Le livre continue comme ça encore et encore. L'élément le plus proche d'une ligne directrice est un esprit maléfique qui kidnappe des gens, mais même ça n'a presque aucun lien avec ce que les personnages font. Et soudain, à la fin, un passage laisse entendre que peut-être tout cela faisait partie d'un grand plan diabolique fomenté par un personnage complètement différent. Mais cela non plus, ce n'est jamais expliqué.
Strange & Norrell est long, plus de 300.000 mots. Pour justifier cette taille, un roman a besoin d'une intrigue bien dense. Au lieu de cela, ce livre nous livre une série décousue de sous-intrigues qui n'ont presque aucun lien les unes avec les autres. Ce n'est pas le seul problème du livre, mais c'en est un sérieux ! Sans une ligne directrice pour tenir l'histoire en un seul morceau, nous n'avons pas la motivation de continuer à lire très longtemps. Les fans des années 1800 pourront peut-être prendre plaisir aux nombreux détails historiques, mais les autres seront vivement repoussés.

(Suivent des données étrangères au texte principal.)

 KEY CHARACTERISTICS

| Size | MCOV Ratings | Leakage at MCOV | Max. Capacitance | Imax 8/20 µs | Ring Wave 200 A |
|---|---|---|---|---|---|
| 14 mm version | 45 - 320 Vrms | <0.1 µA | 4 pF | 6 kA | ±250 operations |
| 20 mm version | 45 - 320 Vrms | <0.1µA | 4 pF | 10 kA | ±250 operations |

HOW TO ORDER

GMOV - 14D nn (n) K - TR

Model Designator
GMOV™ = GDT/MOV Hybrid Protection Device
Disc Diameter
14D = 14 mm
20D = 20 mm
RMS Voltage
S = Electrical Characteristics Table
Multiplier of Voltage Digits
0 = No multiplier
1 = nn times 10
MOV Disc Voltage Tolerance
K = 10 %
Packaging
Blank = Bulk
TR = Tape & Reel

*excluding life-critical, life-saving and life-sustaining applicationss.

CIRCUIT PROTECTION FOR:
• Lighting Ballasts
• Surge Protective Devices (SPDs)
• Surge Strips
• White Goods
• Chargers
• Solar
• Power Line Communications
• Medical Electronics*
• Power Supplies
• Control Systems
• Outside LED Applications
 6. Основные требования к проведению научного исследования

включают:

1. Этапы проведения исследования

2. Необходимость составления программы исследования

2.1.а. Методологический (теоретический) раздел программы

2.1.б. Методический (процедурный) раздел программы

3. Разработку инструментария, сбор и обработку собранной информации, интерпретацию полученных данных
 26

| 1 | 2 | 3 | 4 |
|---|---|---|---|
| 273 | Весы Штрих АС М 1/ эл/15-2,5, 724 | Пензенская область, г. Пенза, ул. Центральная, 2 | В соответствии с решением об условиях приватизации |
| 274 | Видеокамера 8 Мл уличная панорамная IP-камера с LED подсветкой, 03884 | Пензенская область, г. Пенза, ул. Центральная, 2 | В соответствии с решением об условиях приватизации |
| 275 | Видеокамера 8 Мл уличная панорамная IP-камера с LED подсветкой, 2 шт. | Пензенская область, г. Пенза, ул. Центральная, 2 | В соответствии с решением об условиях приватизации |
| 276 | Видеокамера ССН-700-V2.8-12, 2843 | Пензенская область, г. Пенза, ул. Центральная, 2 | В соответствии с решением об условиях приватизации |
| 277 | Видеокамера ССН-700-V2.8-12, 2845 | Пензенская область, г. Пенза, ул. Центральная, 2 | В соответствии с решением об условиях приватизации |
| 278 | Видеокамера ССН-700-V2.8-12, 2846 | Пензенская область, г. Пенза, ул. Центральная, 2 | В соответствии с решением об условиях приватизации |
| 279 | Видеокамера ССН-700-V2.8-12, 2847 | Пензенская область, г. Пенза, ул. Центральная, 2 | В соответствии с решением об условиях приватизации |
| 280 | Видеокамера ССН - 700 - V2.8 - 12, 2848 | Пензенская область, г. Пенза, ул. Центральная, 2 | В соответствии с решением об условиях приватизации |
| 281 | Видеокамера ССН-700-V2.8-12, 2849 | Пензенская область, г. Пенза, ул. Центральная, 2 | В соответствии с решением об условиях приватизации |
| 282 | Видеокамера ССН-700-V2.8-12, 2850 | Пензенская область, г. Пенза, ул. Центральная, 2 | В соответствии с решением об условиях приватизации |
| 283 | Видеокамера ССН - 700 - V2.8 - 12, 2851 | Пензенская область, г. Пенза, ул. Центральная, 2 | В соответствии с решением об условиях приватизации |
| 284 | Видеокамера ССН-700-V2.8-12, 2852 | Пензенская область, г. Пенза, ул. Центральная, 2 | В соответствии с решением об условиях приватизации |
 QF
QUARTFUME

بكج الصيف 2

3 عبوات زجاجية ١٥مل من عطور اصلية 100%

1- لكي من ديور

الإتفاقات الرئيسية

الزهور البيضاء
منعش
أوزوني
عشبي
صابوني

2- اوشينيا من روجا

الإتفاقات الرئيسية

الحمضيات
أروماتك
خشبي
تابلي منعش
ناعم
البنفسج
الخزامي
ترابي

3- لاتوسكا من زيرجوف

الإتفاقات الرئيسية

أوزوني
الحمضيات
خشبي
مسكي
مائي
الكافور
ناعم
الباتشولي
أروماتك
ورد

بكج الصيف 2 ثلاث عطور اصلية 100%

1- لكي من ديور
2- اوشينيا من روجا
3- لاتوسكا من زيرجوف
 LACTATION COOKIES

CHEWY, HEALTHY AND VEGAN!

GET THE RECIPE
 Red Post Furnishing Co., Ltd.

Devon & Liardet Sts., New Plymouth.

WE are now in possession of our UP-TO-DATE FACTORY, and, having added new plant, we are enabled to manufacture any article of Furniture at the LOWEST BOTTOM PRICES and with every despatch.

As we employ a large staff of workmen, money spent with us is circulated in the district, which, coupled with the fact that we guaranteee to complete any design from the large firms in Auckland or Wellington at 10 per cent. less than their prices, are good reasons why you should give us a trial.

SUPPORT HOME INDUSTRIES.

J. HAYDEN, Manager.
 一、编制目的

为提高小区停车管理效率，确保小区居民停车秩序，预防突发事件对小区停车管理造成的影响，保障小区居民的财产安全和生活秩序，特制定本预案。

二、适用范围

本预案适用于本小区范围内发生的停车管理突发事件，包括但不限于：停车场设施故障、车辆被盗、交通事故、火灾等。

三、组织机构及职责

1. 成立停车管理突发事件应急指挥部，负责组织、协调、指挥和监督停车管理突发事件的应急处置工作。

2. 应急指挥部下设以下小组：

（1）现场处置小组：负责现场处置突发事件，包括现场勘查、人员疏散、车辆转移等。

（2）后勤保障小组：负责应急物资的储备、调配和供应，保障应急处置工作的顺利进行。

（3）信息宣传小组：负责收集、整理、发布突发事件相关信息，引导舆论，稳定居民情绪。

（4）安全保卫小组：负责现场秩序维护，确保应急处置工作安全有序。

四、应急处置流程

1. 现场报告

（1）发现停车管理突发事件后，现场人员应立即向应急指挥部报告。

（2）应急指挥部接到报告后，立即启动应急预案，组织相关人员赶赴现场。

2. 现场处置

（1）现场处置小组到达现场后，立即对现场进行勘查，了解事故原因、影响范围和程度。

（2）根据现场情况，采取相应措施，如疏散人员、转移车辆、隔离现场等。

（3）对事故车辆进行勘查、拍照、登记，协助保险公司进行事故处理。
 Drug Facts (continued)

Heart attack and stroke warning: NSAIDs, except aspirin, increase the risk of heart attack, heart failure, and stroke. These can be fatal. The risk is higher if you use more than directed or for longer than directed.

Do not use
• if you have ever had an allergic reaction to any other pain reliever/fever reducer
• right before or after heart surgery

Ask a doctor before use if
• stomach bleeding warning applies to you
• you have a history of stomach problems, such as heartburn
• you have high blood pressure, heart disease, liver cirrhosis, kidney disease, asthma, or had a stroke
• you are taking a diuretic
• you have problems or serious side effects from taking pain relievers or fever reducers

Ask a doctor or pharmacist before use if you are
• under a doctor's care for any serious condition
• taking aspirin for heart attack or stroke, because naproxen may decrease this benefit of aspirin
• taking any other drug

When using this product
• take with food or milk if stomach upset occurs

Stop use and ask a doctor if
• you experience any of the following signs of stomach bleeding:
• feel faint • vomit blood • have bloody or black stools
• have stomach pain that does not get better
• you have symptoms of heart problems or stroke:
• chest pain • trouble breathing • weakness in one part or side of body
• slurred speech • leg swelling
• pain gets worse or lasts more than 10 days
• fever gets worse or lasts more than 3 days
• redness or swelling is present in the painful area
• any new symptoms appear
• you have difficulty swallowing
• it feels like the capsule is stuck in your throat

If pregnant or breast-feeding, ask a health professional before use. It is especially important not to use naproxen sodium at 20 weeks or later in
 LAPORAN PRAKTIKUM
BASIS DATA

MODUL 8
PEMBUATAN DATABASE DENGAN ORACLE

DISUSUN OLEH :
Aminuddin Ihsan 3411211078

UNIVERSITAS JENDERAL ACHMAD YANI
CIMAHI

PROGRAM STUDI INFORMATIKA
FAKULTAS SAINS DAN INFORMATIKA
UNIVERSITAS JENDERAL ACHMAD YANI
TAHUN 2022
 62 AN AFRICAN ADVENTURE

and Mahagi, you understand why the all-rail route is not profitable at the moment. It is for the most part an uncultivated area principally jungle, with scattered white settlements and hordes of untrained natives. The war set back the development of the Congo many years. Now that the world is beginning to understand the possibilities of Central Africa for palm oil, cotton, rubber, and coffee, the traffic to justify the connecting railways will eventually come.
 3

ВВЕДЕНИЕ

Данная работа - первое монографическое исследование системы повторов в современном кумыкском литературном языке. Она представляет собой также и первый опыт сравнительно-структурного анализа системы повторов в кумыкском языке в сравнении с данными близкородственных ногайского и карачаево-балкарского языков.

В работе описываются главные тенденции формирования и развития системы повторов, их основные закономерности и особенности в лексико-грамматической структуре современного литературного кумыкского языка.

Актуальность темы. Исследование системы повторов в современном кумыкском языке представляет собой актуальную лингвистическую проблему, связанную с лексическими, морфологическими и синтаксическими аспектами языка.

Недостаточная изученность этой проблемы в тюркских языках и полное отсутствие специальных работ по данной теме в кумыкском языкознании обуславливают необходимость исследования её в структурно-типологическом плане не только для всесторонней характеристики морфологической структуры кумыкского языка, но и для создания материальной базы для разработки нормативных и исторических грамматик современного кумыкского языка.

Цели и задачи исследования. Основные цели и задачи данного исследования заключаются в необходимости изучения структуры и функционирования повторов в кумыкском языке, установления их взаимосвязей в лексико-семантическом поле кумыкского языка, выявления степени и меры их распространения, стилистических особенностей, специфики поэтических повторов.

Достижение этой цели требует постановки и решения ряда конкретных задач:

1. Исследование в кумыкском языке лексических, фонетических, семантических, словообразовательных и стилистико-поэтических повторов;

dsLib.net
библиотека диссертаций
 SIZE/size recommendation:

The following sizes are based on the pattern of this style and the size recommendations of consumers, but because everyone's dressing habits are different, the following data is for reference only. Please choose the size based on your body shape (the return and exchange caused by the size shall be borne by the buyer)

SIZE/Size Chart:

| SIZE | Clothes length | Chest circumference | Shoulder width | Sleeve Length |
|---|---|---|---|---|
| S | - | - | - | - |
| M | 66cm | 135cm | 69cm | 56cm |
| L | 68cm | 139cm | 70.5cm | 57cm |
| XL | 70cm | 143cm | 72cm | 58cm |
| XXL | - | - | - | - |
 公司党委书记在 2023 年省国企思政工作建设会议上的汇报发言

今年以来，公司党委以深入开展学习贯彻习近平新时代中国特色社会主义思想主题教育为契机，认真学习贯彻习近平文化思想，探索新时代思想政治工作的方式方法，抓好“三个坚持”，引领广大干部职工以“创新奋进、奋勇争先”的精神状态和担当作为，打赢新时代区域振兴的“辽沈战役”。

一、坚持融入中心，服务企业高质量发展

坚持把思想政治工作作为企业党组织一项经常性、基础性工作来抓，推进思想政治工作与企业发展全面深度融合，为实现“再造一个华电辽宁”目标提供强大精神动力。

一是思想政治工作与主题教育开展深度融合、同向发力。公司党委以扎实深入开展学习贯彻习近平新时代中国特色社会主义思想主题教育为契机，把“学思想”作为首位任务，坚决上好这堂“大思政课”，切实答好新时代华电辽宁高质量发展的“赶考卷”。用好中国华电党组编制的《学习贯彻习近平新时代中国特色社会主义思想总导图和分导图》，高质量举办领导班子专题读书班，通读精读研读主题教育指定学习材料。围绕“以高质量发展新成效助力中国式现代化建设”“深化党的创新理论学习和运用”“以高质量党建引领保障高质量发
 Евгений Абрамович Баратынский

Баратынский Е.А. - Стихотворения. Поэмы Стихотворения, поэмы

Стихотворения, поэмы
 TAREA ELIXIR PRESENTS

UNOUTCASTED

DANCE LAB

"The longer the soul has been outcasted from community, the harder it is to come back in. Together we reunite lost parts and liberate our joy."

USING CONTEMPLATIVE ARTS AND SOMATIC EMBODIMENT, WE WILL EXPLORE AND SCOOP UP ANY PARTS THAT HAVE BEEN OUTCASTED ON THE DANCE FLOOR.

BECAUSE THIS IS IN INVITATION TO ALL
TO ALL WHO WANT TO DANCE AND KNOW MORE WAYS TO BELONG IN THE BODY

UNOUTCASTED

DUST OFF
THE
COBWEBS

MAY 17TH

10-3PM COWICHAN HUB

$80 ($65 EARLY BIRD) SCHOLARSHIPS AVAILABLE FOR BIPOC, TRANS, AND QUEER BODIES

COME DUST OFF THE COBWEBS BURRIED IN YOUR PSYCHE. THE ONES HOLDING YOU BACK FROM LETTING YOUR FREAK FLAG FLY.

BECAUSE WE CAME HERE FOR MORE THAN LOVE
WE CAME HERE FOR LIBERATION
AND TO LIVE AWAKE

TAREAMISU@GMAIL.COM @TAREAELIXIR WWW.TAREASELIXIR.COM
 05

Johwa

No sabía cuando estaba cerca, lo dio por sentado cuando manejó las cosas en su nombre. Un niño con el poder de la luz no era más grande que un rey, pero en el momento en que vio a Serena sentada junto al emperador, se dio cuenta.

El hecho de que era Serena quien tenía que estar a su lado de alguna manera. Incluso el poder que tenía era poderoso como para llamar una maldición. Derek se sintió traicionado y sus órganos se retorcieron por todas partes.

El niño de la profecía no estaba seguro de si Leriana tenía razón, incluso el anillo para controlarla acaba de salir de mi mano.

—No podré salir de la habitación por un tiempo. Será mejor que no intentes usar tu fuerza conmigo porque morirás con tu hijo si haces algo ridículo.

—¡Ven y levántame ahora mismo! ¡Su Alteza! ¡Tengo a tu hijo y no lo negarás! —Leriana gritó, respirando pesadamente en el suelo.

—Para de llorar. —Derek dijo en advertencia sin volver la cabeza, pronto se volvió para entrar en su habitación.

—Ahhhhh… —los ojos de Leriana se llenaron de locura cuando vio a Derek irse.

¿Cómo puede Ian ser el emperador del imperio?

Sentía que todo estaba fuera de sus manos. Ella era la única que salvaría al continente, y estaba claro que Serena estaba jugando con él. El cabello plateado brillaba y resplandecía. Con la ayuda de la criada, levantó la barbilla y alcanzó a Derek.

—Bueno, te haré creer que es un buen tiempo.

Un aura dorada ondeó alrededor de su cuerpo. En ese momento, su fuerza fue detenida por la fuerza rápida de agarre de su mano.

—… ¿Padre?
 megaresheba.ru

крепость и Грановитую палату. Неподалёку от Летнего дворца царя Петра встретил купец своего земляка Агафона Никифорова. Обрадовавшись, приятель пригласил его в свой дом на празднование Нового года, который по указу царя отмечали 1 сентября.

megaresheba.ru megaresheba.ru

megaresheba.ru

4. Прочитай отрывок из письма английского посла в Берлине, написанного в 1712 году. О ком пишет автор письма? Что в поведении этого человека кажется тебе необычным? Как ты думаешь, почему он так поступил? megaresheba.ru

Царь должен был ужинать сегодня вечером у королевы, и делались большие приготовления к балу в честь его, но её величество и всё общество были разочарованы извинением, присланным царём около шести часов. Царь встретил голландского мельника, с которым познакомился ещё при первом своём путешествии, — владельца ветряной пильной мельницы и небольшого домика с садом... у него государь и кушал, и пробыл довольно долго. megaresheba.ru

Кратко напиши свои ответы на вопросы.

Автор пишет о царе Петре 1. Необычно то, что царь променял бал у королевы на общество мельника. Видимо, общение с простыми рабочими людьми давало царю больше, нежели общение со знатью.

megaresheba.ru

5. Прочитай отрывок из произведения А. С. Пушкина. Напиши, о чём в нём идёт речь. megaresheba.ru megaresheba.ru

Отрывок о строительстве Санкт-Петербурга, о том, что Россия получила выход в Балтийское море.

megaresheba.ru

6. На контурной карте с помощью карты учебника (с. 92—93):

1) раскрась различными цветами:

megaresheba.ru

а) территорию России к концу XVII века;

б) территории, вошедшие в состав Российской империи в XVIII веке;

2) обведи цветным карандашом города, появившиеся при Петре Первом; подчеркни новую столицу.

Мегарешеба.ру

J'ai rassemblé ces romans dans cette liste pour une raison : les faibles lignes directrices sont un problème endémique du monde de l'écriture. Les séries TV et les films n’en souffrent pas au même degré. Je pense que cela est dû au fait que les médias visuels appliquent des formules et contraintes plus strictes, mais je ne peux pas en être certain. Quelle qu'en soit la raison, les lignes directrices faibles sont quelque chose que les auteurs devraient toujours chercher à éviter. Rien ne fait couler un roman plus vite qu'un tas de scènes différentes qui n'ont rien pour les relier entre elles.